Exit Interviews & Attrition
Every departure produces a document. Someone sits down with the leaver, asks the questions, writes it up, and drops it in a folder. And then it sits there. Individually, each one is unremarkable — a better offer, a relocation, wanting a new challenge. It is only when you read forty of them side by side that you notice eleven people on the same team all mentioned the same manager, or that everyone who left in their second year said some version of the same thing about career paths.

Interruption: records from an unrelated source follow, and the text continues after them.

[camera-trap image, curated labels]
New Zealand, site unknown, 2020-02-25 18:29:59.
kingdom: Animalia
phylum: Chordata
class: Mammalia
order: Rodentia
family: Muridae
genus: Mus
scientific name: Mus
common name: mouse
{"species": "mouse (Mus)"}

Nobody does that reading, because it takes a day and the folder keeps growing. Skynet does it continuously, across every exit conversation you have on file, and tells you what the pile says rather than what any one person said.
How it works
Pull the whole record
Connect your exit interview notes, resignation messages, and any offboarding survey data. The agent reads across the full history, not the last quarter, because attrition patterns take time to become visible.
Find the themes
The agent clusters what people actually said into themes, and counts them. Each theme comes with the anonymized quotes underneath, so you can read the raw material and judge for yourself whether the label fits.

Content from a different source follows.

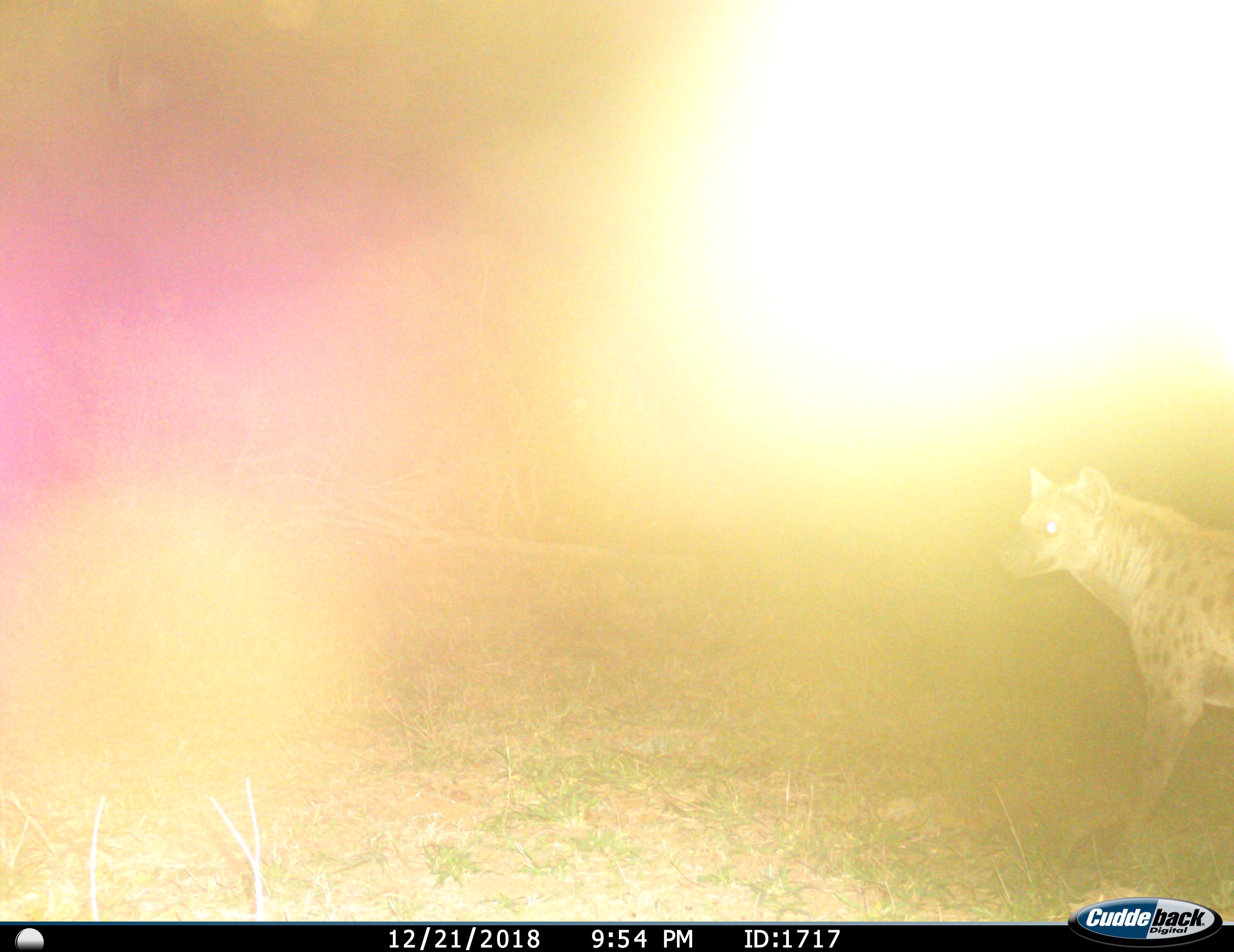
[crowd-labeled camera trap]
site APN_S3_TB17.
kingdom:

Cut by the dimensions that matter
Themes mean more when you slice them — by team, manager, tenure band, level, location. This is where the useful signal lives: not “compensation is a theme,” but “compensation is the theme for engineers between eighteen and thirty months, and nowhere else.”
Report it honestly
Findings go to the people team as a proposal, with confidence stated plainly. Where a pattern rests on four data points, the agent says so. Where the stated reason and the surrounding evidence disagree, it flags the gap rather than resolving it for you.
Build it from a prompt
Ask once, and the folder starts talking back.
You find out what is driving people out while you can still do something about it, and you find it with the evidence attached — which is what it takes to get a leadership team to act on it. Small teams and quiet patterns stop disappearing into the average. The exit interviews you were already running finally do something.